◆ TASK LIST:
a. In the mixture decomposition passage, under what two conditions are mixture decomposition schemes implemented?
b. Reproduce the mixture decomposition passage word for word from "Hence it is" up to and including "[θ₁,…θ_j,…. θ_J]^T .".

The class distributions contribute to the formation of p(x_n). Thus, each point x_n may be “drawn” from any of the J model distributions with probability P_j , j =1, 2, . . . , J. This type of modeling can approximate any continuous density function for a sufficient number of mixtures J and its corresponding model parameters.

The first step of the procedure involves the choice of the set of components that represent the likelihood density function p(x|C_j) in parametric form, that is, p(x|C_j;θ), and then the computation of the unknown parameters, θ and the class probabilities P(C_j), j =1, 2, . . . , J , is based on the set of the available training samples x_n, n = 1,2,….N.

Mixture decomposition schemes are implemented under the following conditions

no training data with known cluster labeling are available and
the a priori probabilities P(C_j) ≡ P_j are also not known.

Hence it is an unsupervised learing method. However the goal is to classify any data x_n into either of the J different distributions. Since there are multiple distributions of J different distributions, the set unknown parameter vectors θ_jcan be represented as a matrix,

Θ_J = [θ₁,…θ_j,…. θ_J]^T .

where θ_j being the parameter vector corresponding to the j^th cluster,

Let P_j = P(C_j) represent the a priori probability for the j^th cluster, then vector

P = [P₁, . . . , P_J]^T ,

The unknown parameter matrix Θ_J can be augmented to form

Θ = [Θ_J , P^T ]^T .

The iterative method

Application of the basic two step interative method optimization method

Considering all the data samples and classes.

Step-1

The Expectation (E) –step:

$Q\left ( \mathbf{\Theta };\mathbf{\Theta \left ( t \right )} \right )=\sum_{n=1}^{N}\sum_{j=1}^{J}P\left ( C_{j}|\mathbf{x}_{n};\mathbf{\Theta \left ( t \right )} \right )ln\left (P \left ( \mathbf{x_{n}}|C_{j};\mathbf{\theta } \right )P\left ( C_{j} \right ) \right )$

Step-2

The Maximization (M)-step:

$\mathbf{\Theta }\left ( t+1 \right )=arg\underset{\mathbf{\Theta }}{max}\left ( Q\left ( \mathbf{\Theta |\mathbf{\Theta \left ( t \right )}} \right ) \right )$

Mixture models and its decomposition:Mixture of Gaussians (MOGs)

It is assumed that the complete probability structure (type of pdf) of random variable X is known and all patterns in X are generated by some mixture density. That means that the structures (type of pdf) of prior probabilities π_j = P(C_j) and the class conditional (likelihood) probabilities p(x|C_j) are known. However the parameters that best characterizes the clusters underlying X is unknown and class labels are also unknown. The unknown parameter vector matrix is represented by Θ.

◆ STORED DATA:

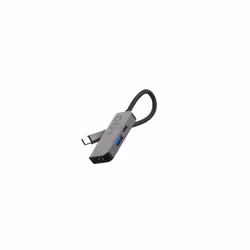 LINQ byELEMENTS LQ48000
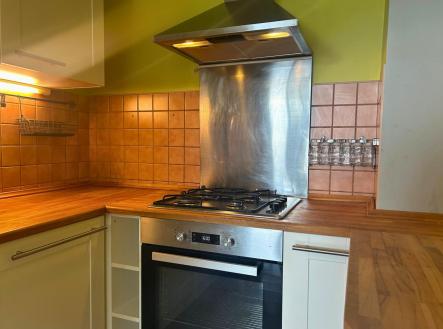 trav10.jpg | Pronájem bytu, 2+kk, 45,9 m²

◆ RESULTS FOR EACH TASK:
a. No training data with known cluster labeling are available, and the a priori probabilities P(C_j) are also not known.

b.
Hence it is an unsupervised learing method. However the goal is to classify any data x_n into either of the J different distributions. Since there are multiple distributions of J different distributions, the set unknown parameter vectors θ_jcan be represented as a matrix,

Θ_J = [θ₁,…θ_j,…. θ_J]^T .